Effects of Late Toxicities on Outcomes in Long-Term Survivors of Ex-Vivo CD34+-Selected Allogeneic Hematopoietic Cell Transplantation
Stem Cell Transplantation
The late adverse events in long-term survivors after myeloablative-conditioned allogeneic hematopoietic cell transplantation (HCT) with ex vivo CD34(+) cell selection are not well characterized. Using the National Cancer Institute's Common Terminology Criteria for Adverse Events, version 4.0, we assessed all grade ≥3 toxicities from the start of conditioning to the date of death, relapse, or last contact in 131 patients who survived >1 year post-HCT, identifying 285 individual toxicities among 17 organ-based toxicity groups.

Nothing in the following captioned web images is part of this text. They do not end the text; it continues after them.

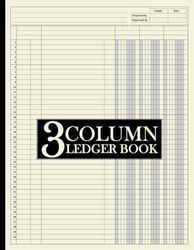 3 Column Ledger Book / 3-Columnar Pad: Three Columns Accounting Notebook/Notepad for Bookkeeping | 110 Pages (55 Sheets), Cream Paper, 8.5" x 11" | 3-Column Accountant/Accounts Analysis Record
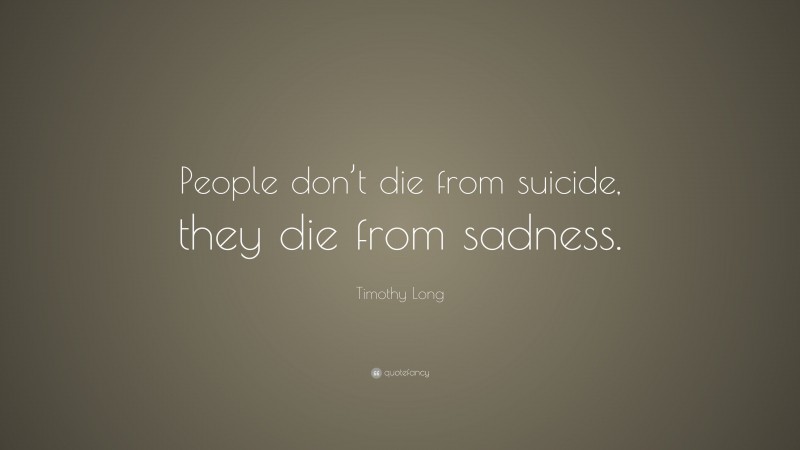 Timothy Long Quote: “People don’t die from suicide, they die from sadness.”
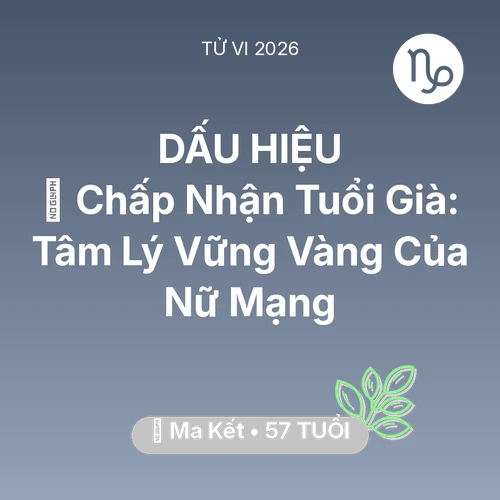 Tử vi Ma Kết sinh năm 1969 trong năm 2026: 🕊️ Chấp Nhận Tuổi Già: Tâm Lý Vững Vàng Của Nữ Mạng Ma Kết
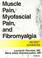 Cover of: Muscle Pain, Myofascial Pain, and Fibromyalgia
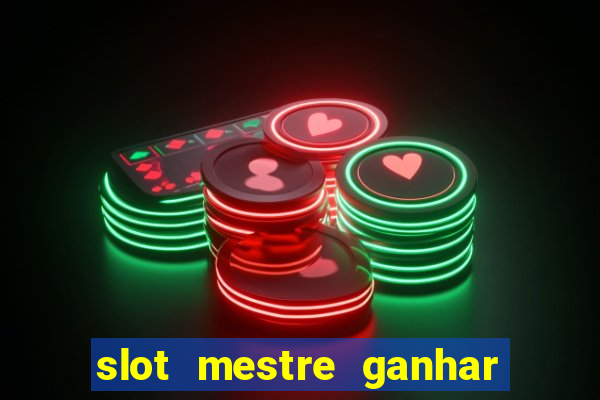 slot mestre ganhar dinheiro real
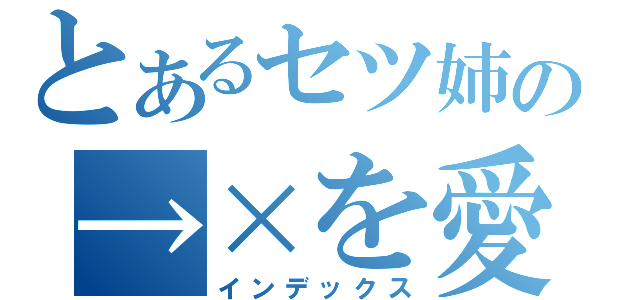 とあるセツ姉の→×を愛でる会（インデックス）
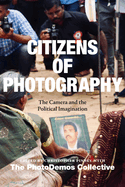 Citizens of Photography: The Camera and the Political Imagination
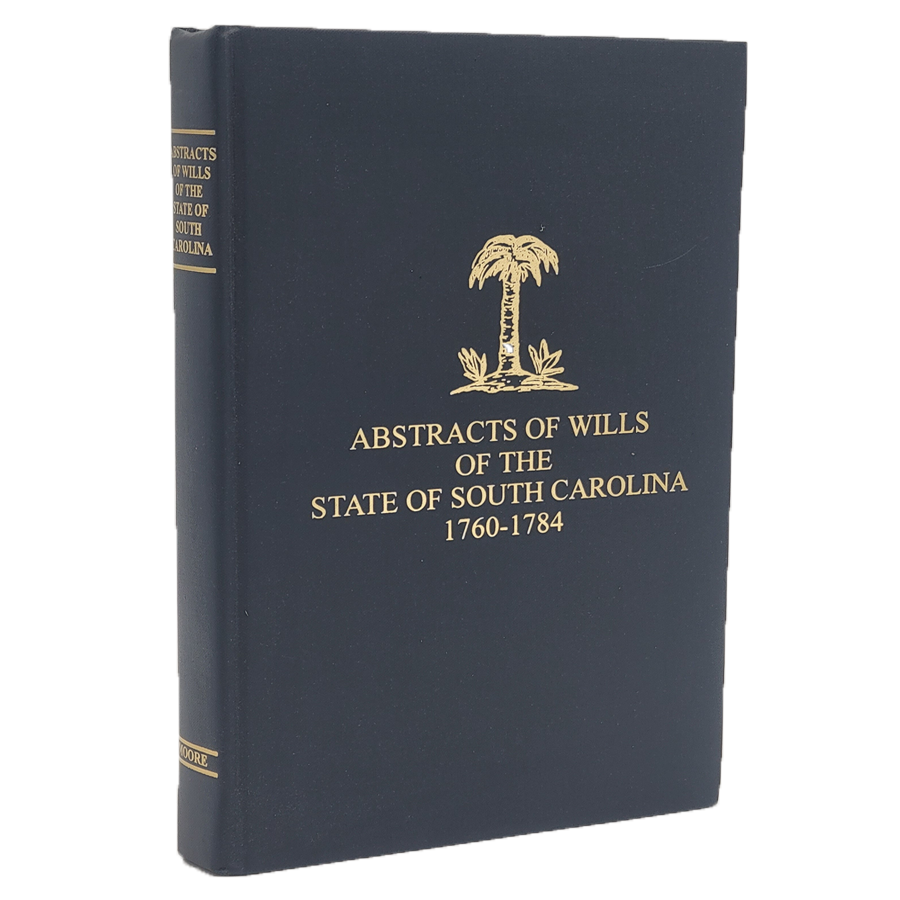 Abstracts of the Wills of the State of South Carolina 1760-1784 | Historical Genealogy Records & Ancestry Research | Perfect for Family History Research and Historical Document Studies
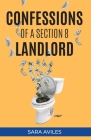 Confessions of a Section 8 Landlord By Sara Aviles Cover Image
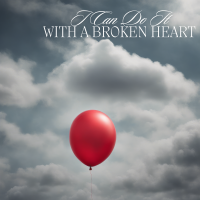 I Can Do It With A Broken Heart - Full Cover cover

Pretransplantation absolute lymphocyte count >.5 K/µL and serum albumin >4.0 g/dL were associated with a reduced risk of toxicities, death, and nonrelapse mortality (NRM), whereas serum ferritin >1000 ng/mL was associated with an increased risk of toxicities and NRM after 1 year. An HCT Comorbidity Index (HCT-CI) score ≥3 was associated with an increased risk of all-cause death and NRM, but was not associated with a specific increased toxicity risk after 1 year. Patients who incurred more than the median number of toxicities (n = 7) among all patients within the first year subsequently had an increased risk of hematologic, infectious, and metabolic toxicities, as well as an increased risk of NRM and inferior 4-year overall survival (OS) (67% versus 86%; P = .003) after the 1-year landmark. The development of grade II-IV acute graft-versus-host disease (GVHD) within the first year was associated with incurring >7 toxicities within the first year (P = .016), and also with an increased risk of all-cause death and NRM after 1 year. In multivariate models, cardiovascular, hematologic, hepatic, infectious, metabolic, neurologic, and pulmonary toxicities incurred after 1 year were independently associated with increased risk of death and NRM when adjusting for both HCT-CI and grade II-IV acute GVHD within the first year. One-year survivors of ex vivo CD34(+) selection had a favorable 4-year OS of 77%, although the development of grade ≥3 toxicities after the first year was associated with poorer outcomes, emphasizing the fundamental importance of improving survivorship efforts that may improve long-term toxicity burden and outcome.